Knowledge without Proof

Yes, that is my point.

But that is not a reasonable way to prove anything. Why do you not consider the other proofs given valid? Do you understand them? And computer precision really has nothing to do with it - you couldn’t do the subtraction even on a Turing machine with an infinite tape.

But be careful. Strictly speaking, we can’t let definitions make logical implications. Otherwise, we could prove that pigs fly by defining “fly” to mean “wallow in mud”. Besides, equality is defined within the indentity axiom. And the definitions of zero and subtraction can be formed into a premises as a tautology. I would do the proof this way:

Premise:

Let x = 0

Proof:

  1. x = x (Identity Axiom)

  2. e = e (Leibnitz Rule: If P = Q is a theorem, then so is U[x, P] = U[x, Q])

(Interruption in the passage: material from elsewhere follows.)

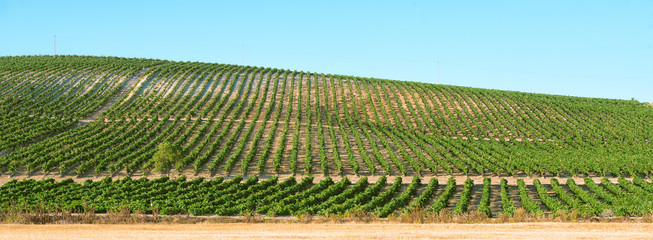 Panoramic of a vineyard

  3. e - x = e (Definition of Subtraction and Zero)

Conclusion:

e - e = x (Law of Contrapositive: P -> Q <-> ~Q -> ~P)

QED

Actually, number 3 need define only subtraction. Zero is defined in the premise.

π has thus far been calculated to 1.24 trillion places.

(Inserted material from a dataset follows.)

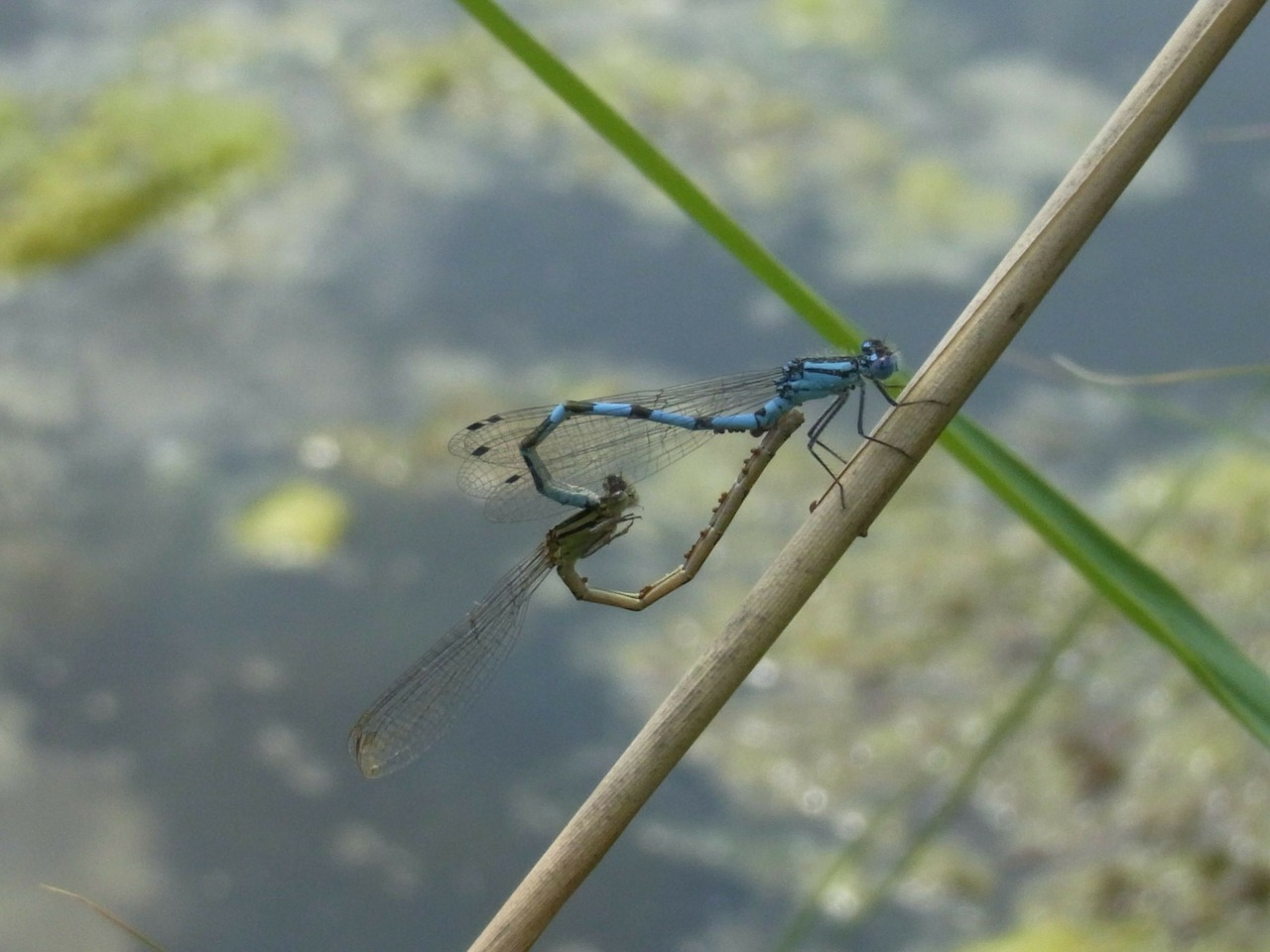 dragonflies insect water free photo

We know more digits of π than Leibniz or Newton. Their knowledge of Pi was not dependent on knowing Pi with precision.

My knowlege that π - π = 0 does not depend on knowing π with precision.

Again, what’s your point? What’s the debate?

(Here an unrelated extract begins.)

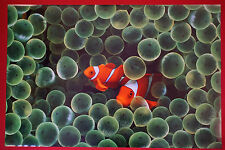 Clown Fish Pair in Anemone Widlife Aquatic Ocean Sea Picture Poster 24X36 Nemo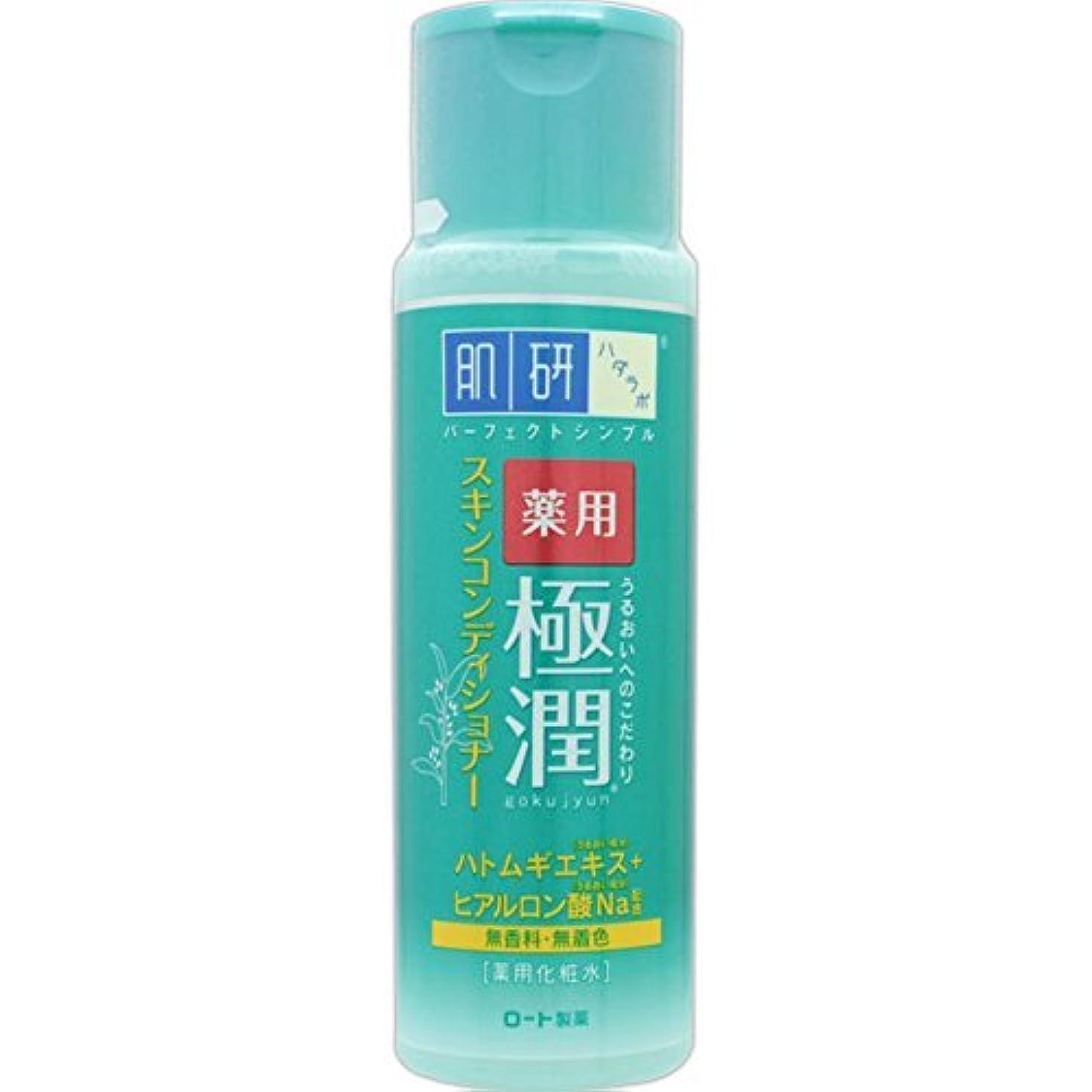 不格好幻滅加入肌研 薬用 極潤 スキンコンディショナー 170mL (医薬部外品)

How can I know that π - π = 0, when I can never know π with precision?
Is is it knowledge based on inferrence such that:
I know that 4 - 4 = 0,
therefore, I know that π - π = 0

Becaues there’s a proof that for any real number x, x - x = 0. This has been pointed out to you numerous times; why haven’t you even acknowledged it?

I do acknowledge it.

For any real number x, x - x = 0, therefore,
3 - 3 = 0

BUT

For any real number π, π - π = 0, therefore,
3.14159265358979323846264338327950288419716939937510582097494459230781640628620899862803482534211706… - 3.14159265358979323846264338327950288419716939937510582097494459230781640628620899862803482534211706… = 0

What do you mean by “But”? But what? pi-pi = 0 is not an exception or an unusual case or whatever; there’s nothing magical about pi-pi=0 compared to 3-3=0 is there?

What is the point, or rather what is the debate?

No computer can represent π with perfect accuracy either.

3.14159265358979… / 3.14159265358979… = 1
Imperfect accuracy divided by itself yields perfect accuracy.

3 / 3 = 1
Perfect accuracy divided by itself yields perfect accuracy.

For any real number x, x - x = 0, therefore,
123456789 - 123456789 = 0
How many digits are in x: 9

For any real number x, x - x = 0, therefore,
π - π = 0
How many digits are in x ?

It doesn’t matter! Something minus itself equals nothing. It doesn’t matter how big, how small or to how many decimal places ‘something’ is.

I’ll just add my voice to the growing chorus of people desiring to know what your point is.

Though don’t I expect that we’re going to get an answer.

Correct.

Correct but no more relevant to this discussion than the color of my socks.

Incorrect. There is no “therefore”; x-x=0 isn’t a step in a proof showing that n-n=0, they are the Exact Same Equation.

As many as you like and it makes absolutely no difference. So long as x (or n or whatever you want to call the variable) is a real number it’s still true. What color are my socks?

If you really believe that then answer this equation:
π + π =

:cool:

2π.

Solve the last equation so that x + x = y + z

π - π = π / π - 1

3 - 3 = 3 / 3 - 1

3 + 3 = 2 + 4

π + π =

π + π = π/3+5π/3=2π :cool:

May we take that to indicate that you don’t believe it to be true? Do you have an actual counterexample (not another question on an unrelated tangent)?

FWIW, yes I do think it’s true and luckily Ultrafilter did the complicated graduate-level work to solve that mathematical stumper. Hopefully a second thread devoted to why 1+1=2 will not be forthcoming.

So returning to pi-pi=0…what about this gives you pause, makes you think it hasn’t been proven true, etc? Is it the fact that pi is irrational?

This is not quite correct; automated theorem proving is a field of study. It is also possible to represent 1/3 with perfect accuracy on a computer. It really depends on your representation. I can represent 1/3 as a pair of integers; I could also use some kind of base-3 representation.